**WHAT IS BEING ASKED**
Can you rewrite the listing below, swapping "viewer's position" for "observer's position" and leaving everything else unchanged? Omit the pictures.

**ITEMS**

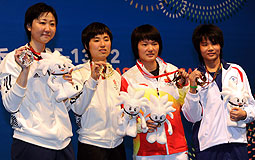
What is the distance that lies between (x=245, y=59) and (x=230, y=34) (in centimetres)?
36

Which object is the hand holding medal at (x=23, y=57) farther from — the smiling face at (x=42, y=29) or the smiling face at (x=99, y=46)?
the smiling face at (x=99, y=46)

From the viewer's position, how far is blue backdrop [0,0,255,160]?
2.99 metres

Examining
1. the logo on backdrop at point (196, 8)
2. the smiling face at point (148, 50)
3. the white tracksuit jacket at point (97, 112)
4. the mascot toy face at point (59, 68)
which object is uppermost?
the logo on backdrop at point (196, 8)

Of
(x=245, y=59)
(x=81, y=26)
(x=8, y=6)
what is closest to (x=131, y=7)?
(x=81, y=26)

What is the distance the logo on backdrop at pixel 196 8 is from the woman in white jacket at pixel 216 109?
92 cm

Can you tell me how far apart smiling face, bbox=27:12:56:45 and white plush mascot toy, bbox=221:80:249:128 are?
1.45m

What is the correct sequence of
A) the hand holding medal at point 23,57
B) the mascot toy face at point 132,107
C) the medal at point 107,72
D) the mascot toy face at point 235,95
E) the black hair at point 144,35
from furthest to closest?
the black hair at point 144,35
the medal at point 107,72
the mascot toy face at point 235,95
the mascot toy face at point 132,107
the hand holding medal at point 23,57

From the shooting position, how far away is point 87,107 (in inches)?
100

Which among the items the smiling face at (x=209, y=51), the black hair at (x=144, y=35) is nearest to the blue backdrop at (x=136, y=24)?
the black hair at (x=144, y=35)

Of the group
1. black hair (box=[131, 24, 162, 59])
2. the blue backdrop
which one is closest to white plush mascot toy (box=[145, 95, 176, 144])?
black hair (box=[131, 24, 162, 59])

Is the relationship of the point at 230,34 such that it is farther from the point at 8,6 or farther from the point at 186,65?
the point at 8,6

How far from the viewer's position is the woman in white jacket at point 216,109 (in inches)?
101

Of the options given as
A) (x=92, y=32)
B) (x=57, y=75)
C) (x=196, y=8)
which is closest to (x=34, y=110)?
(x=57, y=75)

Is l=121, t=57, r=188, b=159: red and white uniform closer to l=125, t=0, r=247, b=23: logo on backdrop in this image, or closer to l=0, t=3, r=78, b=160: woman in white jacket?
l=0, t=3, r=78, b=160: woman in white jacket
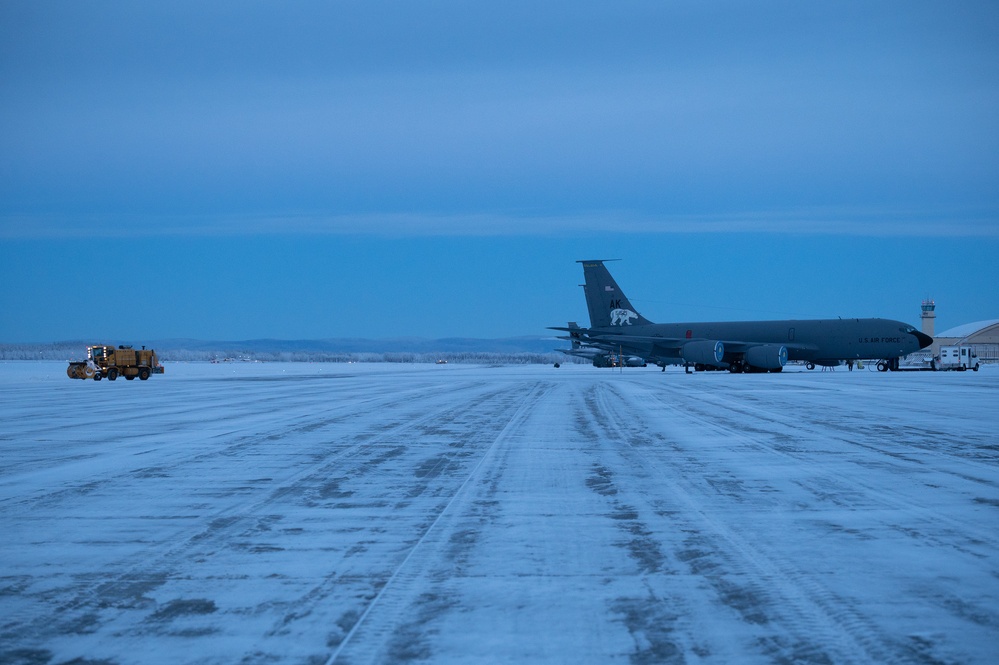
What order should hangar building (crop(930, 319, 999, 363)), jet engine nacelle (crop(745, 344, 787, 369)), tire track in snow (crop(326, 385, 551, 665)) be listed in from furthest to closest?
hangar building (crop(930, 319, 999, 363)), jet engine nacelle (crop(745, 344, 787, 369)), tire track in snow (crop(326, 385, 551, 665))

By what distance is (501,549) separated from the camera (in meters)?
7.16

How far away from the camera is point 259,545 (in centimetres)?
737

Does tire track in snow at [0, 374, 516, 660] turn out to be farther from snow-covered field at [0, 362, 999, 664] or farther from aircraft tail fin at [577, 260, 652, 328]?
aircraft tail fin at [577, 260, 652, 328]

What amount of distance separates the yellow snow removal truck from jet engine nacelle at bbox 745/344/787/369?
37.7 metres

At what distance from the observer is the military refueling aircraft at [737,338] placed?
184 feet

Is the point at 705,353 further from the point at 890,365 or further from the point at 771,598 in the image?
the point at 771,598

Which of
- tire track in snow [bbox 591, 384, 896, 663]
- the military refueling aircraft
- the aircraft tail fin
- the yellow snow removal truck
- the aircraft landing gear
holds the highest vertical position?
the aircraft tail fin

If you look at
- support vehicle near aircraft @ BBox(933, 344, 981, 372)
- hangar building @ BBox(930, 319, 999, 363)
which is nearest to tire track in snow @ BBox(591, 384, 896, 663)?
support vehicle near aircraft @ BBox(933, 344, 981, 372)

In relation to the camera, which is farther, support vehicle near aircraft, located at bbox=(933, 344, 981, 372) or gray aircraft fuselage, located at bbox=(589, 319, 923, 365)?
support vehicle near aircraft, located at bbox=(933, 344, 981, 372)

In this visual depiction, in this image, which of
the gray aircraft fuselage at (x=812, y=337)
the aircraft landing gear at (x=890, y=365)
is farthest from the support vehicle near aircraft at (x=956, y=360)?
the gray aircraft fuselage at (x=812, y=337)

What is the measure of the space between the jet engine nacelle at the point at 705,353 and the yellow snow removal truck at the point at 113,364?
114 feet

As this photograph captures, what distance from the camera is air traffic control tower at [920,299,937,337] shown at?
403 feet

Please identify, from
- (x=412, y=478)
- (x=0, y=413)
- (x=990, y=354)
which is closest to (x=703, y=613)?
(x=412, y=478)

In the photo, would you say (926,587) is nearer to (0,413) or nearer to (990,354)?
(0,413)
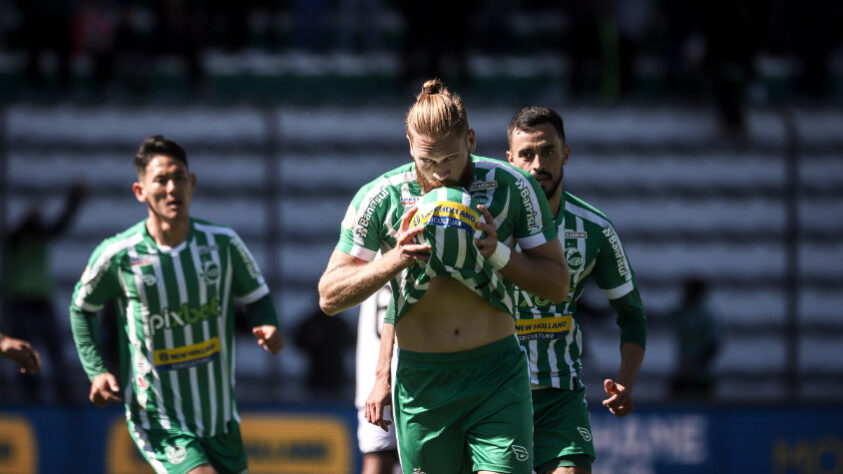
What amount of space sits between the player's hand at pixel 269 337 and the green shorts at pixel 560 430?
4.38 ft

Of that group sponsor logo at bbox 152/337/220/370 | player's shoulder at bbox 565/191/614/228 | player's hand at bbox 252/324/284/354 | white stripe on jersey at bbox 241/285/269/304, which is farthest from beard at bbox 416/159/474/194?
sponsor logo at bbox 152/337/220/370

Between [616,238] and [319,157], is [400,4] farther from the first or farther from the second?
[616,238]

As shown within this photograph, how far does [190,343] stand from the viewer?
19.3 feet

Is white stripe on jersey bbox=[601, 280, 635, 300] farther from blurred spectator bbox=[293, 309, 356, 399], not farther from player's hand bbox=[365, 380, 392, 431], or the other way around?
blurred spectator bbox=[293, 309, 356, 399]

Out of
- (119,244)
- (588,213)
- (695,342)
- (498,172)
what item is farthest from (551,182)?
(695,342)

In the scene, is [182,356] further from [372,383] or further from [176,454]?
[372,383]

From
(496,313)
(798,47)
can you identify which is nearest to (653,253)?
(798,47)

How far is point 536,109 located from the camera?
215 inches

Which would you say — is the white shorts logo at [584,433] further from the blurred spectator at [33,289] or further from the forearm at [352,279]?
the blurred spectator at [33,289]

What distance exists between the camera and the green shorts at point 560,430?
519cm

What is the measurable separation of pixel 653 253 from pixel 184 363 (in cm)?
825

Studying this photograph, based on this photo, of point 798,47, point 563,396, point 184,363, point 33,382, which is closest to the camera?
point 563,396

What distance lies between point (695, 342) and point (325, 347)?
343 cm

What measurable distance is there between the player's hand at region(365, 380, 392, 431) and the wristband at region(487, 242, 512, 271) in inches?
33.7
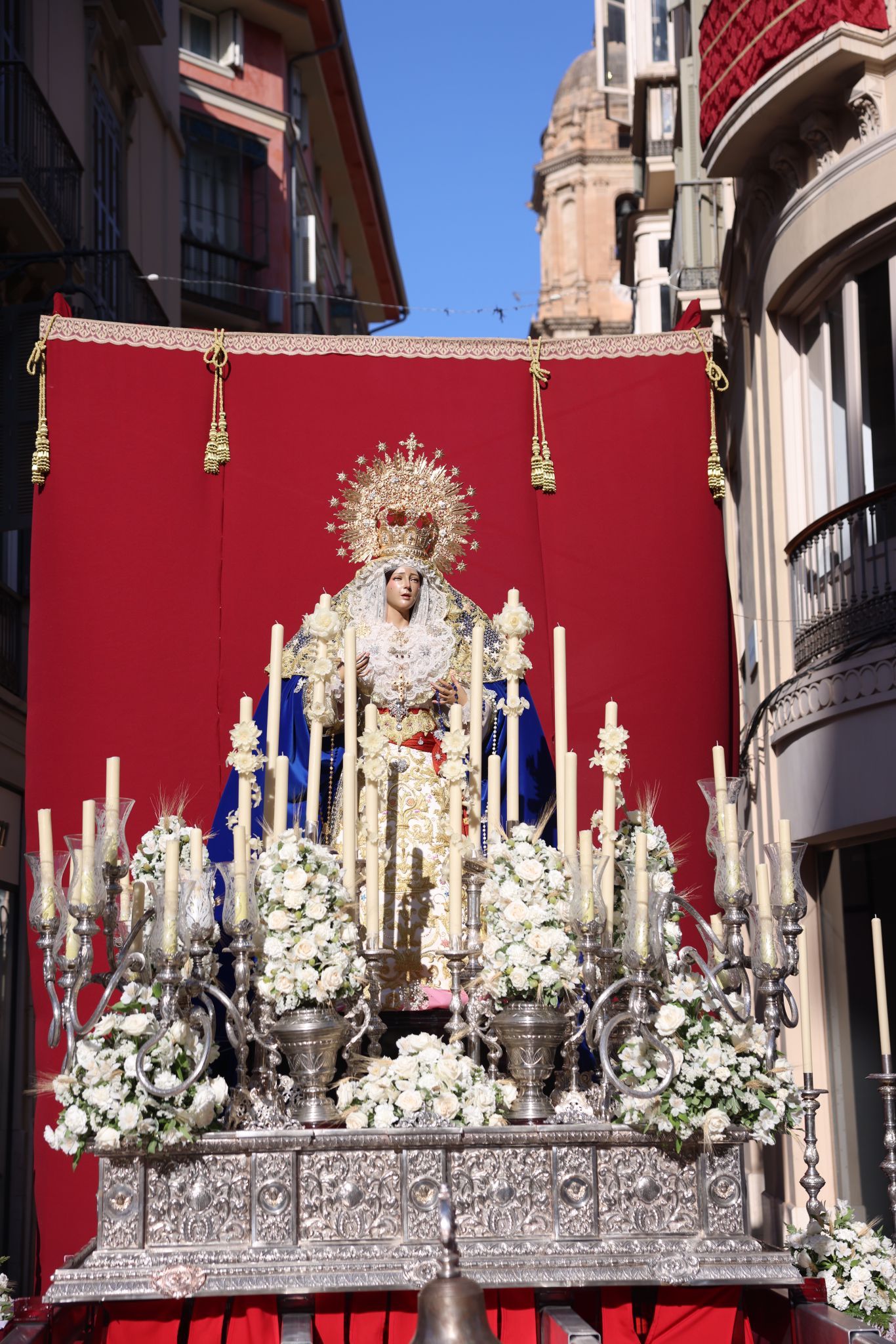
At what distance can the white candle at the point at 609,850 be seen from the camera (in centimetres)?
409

**RESPONSE**
What is the distance that lies between (x=245, y=59) and (x=230, y=34) (in centimetres)?
36

Which object is the hand holding medal at (x=23, y=57) farther from — the smiling face at (x=42, y=29) or the smiling face at (x=99, y=46)?
the smiling face at (x=99, y=46)

From the observer's position, how far is blue backdrop [0,0,255,160]?
2.99 metres

Examining
1. the logo on backdrop at point (196, 8)
2. the smiling face at point (148, 50)
3. the white tracksuit jacket at point (97, 112)
4. the mascot toy face at point (59, 68)
which object is uppermost?
the logo on backdrop at point (196, 8)

Of
(x=245, y=59)
(x=81, y=26)
(x=8, y=6)
what is closest to (x=131, y=7)?
(x=81, y=26)

What is the distance the logo on backdrop at pixel 196 8 is from the woman in white jacket at pixel 216 109?
92 cm

Can you tell me how far apart smiling face, bbox=27:12:56:45 and white plush mascot toy, bbox=221:80:249:128 are?
1.45m

What is the correct sequence of
A) the hand holding medal at point 23,57
B) the mascot toy face at point 132,107
C) the medal at point 107,72
D) the mascot toy face at point 235,95
E) the black hair at point 144,35
from furthest to closest?
the black hair at point 144,35
the medal at point 107,72
the mascot toy face at point 235,95
the mascot toy face at point 132,107
the hand holding medal at point 23,57

From the shooting position, how far away is point 87,107 (in inches)?
100

Which among the items the smiling face at (x=209, y=51), the black hair at (x=144, y=35) is nearest to the blue backdrop at (x=136, y=24)?
the black hair at (x=144, y=35)

Of the group
1. black hair (box=[131, 24, 162, 59])
2. the blue backdrop
which one is closest to white plush mascot toy (box=[145, 95, 176, 144])?
black hair (box=[131, 24, 162, 59])

Is the relationship of the point at 230,34 such that it is farther from the point at 8,6 or farther from the point at 186,65?
the point at 8,6

How far from the observer's position is the woman in white jacket at point 216,109 (in inches)?
101

Of the options given as
A) (x=92, y=32)
B) (x=57, y=75)
C) (x=196, y=8)
which is closest to (x=34, y=110)?
(x=57, y=75)

Is l=121, t=57, r=188, b=159: red and white uniform closer to l=125, t=0, r=247, b=23: logo on backdrop in this image, or closer to l=0, t=3, r=78, b=160: woman in white jacket?
l=0, t=3, r=78, b=160: woman in white jacket
What order should hangar building (crop(930, 319, 999, 363)), jet engine nacelle (crop(745, 344, 787, 369)), tire track in snow (crop(326, 385, 551, 665)) be listed in from furthest to closest?
hangar building (crop(930, 319, 999, 363)), jet engine nacelle (crop(745, 344, 787, 369)), tire track in snow (crop(326, 385, 551, 665))

By what distance is (501,549) separated from the camera (in meters)?
7.16

How far away from the camera is point 259,545 (in centimetres)?
737

Does tire track in snow at [0, 374, 516, 660] turn out to be farther from snow-covered field at [0, 362, 999, 664] or farther from aircraft tail fin at [577, 260, 652, 328]?
aircraft tail fin at [577, 260, 652, 328]

What amount of distance separates the yellow snow removal truck from jet engine nacelle at bbox 745/344/787/369?
37.7 metres

At what distance from the observer is the military refueling aircraft at [737,338] placed?
184 feet

Is the point at 705,353 further from the point at 890,365 or further from the point at 771,598 in the image?
the point at 771,598

Which of
- tire track in snow [bbox 591, 384, 896, 663]
- the military refueling aircraft
- the aircraft tail fin
- the yellow snow removal truck
- the aircraft landing gear
holds the highest vertical position?
the aircraft tail fin

If you look at
- support vehicle near aircraft @ BBox(933, 344, 981, 372)
- hangar building @ BBox(930, 319, 999, 363)
which is nearest to tire track in snow @ BBox(591, 384, 896, 663)?
support vehicle near aircraft @ BBox(933, 344, 981, 372)

In relation to the camera, which is farther, support vehicle near aircraft, located at bbox=(933, 344, 981, 372) or gray aircraft fuselage, located at bbox=(589, 319, 923, 365)?
support vehicle near aircraft, located at bbox=(933, 344, 981, 372)

In this visual depiction, in this image, which of
the gray aircraft fuselage at (x=812, y=337)
the aircraft landing gear at (x=890, y=365)
is farthest from the support vehicle near aircraft at (x=956, y=360)?
the gray aircraft fuselage at (x=812, y=337)

What is the measure of the space between the jet engine nacelle at the point at 705,353 and the yellow snow removal truck at the point at 113,364?
114 feet

As this photograph captures, what distance from the camera is air traffic control tower at [920,299,937,337] shown at?
403 feet

Please identify, from
- (x=412, y=478)
- (x=0, y=413)
- (x=990, y=354)
which is closest to (x=703, y=613)?
(x=412, y=478)

In the photo, would you say (926,587) is nearer to (0,413) or nearer to (990,354)?
(0,413)
What amount of space sits between the player's hand at pixel 269 337 and the green shorts at pixel 560 430?
4.38 ft

Of that group sponsor logo at bbox 152/337/220/370 | player's shoulder at bbox 565/191/614/228 | player's hand at bbox 252/324/284/354 | white stripe on jersey at bbox 241/285/269/304, which is farthest from beard at bbox 416/159/474/194?
sponsor logo at bbox 152/337/220/370

Between [616,238] and [319,157], is [400,4] farther from the first or farther from the second?
[616,238]

As shown within this photograph, how far does [190,343] stand from the viewer?
19.3 feet

Is white stripe on jersey bbox=[601, 280, 635, 300] farther from blurred spectator bbox=[293, 309, 356, 399], not farther from player's hand bbox=[365, 380, 392, 431], or the other way around?
blurred spectator bbox=[293, 309, 356, 399]

Out of
- (119,244)
- (588,213)
- (695,342)
- (498,172)
what item is farthest from (551,182)?
(695,342)

In the scene, is [182,356] further from [372,383] or further from [176,454]?
[372,383]

From
(496,313)
(798,47)
can you identify which is nearest to (653,253)?
(798,47)

How far is point 536,109 located from the camera?
215 inches

Which would you say — is the white shorts logo at [584,433] further from the blurred spectator at [33,289] or further from the forearm at [352,279]?
the blurred spectator at [33,289]

What distance exists between the camera and the green shorts at point 560,430?
519cm

What is the measurable separation of pixel 653 253 from pixel 184 363 (in cm)?
825

Studying this photograph, based on this photo, of point 798,47, point 563,396, point 184,363, point 33,382, which is closest to the camera?
point 563,396

What distance lies between point (695, 342) and point (325, 347)?
343 cm

What measurable distance is there between the player's hand at region(365, 380, 392, 431) and the wristband at region(487, 242, 512, 271) in inches?
33.7
At what distance can the white candle at the point at 609,850 be seen from the camera (in centimetres)?
409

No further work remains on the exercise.